Before a new port can be built, it needs to go through the proper environmental review process to examine any impacts the construction of the port may have, and mitigate those effects. That’s standard practice for a major project of any sort.
What makes this case different is that the state of Washington has decided to examine the potential impacts of the commodities that will be exported through the port. That includes analysis of the coal mines and rail networks in Montana, all the way to the power generation of that coal in the countries it’s sold to.
Such an expansive scope is unprecedented in environmental review, and contradicts the purpose of the review laws. Usually, reviews of this sort are done jointly by state and federal permitting bodies — but in this case, Washington’s decision to go beyond normal review procedures has prompted the federal partner, the Army Corps, to sever that relationship. Instead, two separate environmental reviews will be conducted.
It’s obvious that Washington’s expanded environmental review is intended to drag out the process so long, make it so expensive, and insert so many points for litigation to be filed, that those sponsoring the project will simply give up.
The fact that they would go to that extent shows how incredibly broken our environmental laws have become. Environmental review laws are designed to make sure that we’re balancing environmental concerns with job creation. Those laws were never intended to be an outright roadblock to new projects.
The state of Washington is also insinuating that Montana is not doing a proper job of protecting our environment.
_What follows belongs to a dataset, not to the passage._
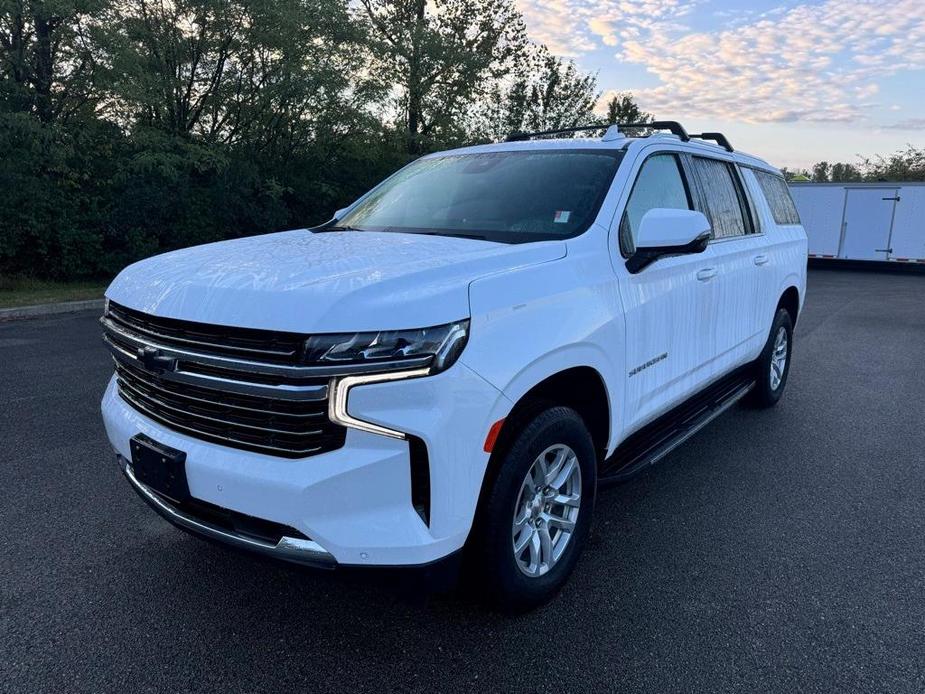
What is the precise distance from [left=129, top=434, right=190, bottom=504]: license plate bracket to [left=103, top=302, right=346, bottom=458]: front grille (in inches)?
3.6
They’ve got the arrogance to suggest that they need to come to Montana to do it for us.
For their information, we already do environmental review for coal mines. We already have environmental regulations for railroads. In fact, I would posit that Montana has some of the strictest regulations related to mining and transportation in the country.
But here we are, with Washington abusing the environmental review law in order to prevent coal from being transported through their state. The prospect of their success is scary indeed due to the precedent it could set. Imagine if trucks hauling Montana cattle could be stopped at the Wyoming border, or if trains hauling Montana timber could be turned back by North Dakota.
That idea that one state can dictate to another economic activities runs afoul of our U.S. constitution. Attorney General Tim Fox is right to fight for Montana jobs, and let’s hope he wins.